El niño aprende con el paso del tiempo que el error se corrige según se va creciendo y según se va ejercitando uno mismo con la experiencia. El error bajo esta óptica es una realidad de la vida que siempre nos va a acompañar.

Las ciencias positivas nos han enseñado dos cosas relativas en torno al error: 1) es importante conseguir cierta exactitud, 2) se debe valorar el error con cierta exactitud; esto quiere decir que los resultados que la ciencia arroja son siempre una aproximación, por lo tanto, es tan importante el resultado como el margen de error probable; esto implica el conocimiento del error, acción necesaria para corregirlo y controlarlo.

El método Montessori considera en su enseñanza el control del error y plantea que “la posibilidad de proceder consiste, en gran parte, en tener libertad y un camino seguro, así como los medios para decirnos a nosotros mismos si y cuándo nos equivocamos”[1]. Para este fin, los materiales Montessori ofrecen la particularidad de ofrecer un control de error visible y tangible. Al utilizar los materiales, el niño adquiere la noción del control del error y se encamina hacía su perfeccionamiento, con la repetición de una actividad adquiere la posibilidad de corregir sus propios errores y de sentirse seguro de sí mismo. La Dra. Montessori dice lo siguiente: “no significa perfección, sino conocimiento de las propias posibilidades, y por consiguiente ser capaz de hacer algo”[2] Es importante mencionar que cuando el niño no se da cuenta del error, esto es debido a que aún no estaba listo para el material con el que está trabajando.

 

[1] María Montessori “La Mente absorbente” Pág. 312 Diana, MéxicoPág.

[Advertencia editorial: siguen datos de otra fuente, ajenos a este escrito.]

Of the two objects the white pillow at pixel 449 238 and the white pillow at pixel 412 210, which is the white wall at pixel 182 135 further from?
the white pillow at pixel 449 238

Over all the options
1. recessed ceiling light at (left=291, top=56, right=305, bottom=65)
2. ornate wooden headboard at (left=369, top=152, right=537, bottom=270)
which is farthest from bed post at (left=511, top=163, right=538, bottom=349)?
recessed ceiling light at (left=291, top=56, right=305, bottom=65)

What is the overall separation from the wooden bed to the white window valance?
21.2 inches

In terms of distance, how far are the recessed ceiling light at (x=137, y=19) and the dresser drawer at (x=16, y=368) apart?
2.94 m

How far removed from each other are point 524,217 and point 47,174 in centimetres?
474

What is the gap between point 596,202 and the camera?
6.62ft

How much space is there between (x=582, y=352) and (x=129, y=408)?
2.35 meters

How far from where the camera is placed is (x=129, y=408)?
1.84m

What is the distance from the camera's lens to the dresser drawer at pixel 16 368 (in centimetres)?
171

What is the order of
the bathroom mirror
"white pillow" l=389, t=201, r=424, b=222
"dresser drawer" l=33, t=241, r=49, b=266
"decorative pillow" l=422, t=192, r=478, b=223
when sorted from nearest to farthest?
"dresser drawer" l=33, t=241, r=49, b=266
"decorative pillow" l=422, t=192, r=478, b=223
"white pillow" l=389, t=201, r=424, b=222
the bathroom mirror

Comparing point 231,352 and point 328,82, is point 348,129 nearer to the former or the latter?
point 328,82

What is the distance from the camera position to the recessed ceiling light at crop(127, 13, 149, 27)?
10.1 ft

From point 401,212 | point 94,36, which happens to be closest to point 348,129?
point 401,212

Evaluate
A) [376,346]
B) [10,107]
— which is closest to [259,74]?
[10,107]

[2] María Montessori “La Mente absorbente” Pág. 313 Diana, MéxicoPág.

Cuando el niño se hace consciente por sí mismo del error, está en el camino para corregirlo, esto engendrará en él libertad, puesto que el control del error actúa como una guía que indica el camino y da la posibilidad de desarrollarse, por el contrario, cuando al niño no se le permite autoevaluarse, su carácter se vuelve indeciso y como resultado se genera una falta de confianza en las propias capacidades, “una de las mayores conquistas de la libertad psíquica es darse cuenta de que podemos cometer un error y de que podemos reconocer y controlar este sin ayuda”[1]

 

[1] María Montessori “La Mente absorbente” Pág. 311 Diana, México

El niño tiene una tendencia natural hacia la exactitud y el modo de llegar a esta le atrae como un imán; esto se debe a que el niño siempre tendrá un interés por mejorar, las continuas pruebas y controles son muy importantes para él, puesto que le aseguran su propio progreso.

Bajo esta idea, el control de error une a los hombres, se vuelve un punto de interés general, ya que el error mismo es interesante y se convierte en un lazo y en un medio de cohesión, el niño que ve al adulto equivocarse, lo ve más próximo a él y le enseña que el error es algo natural en nuestras vidas.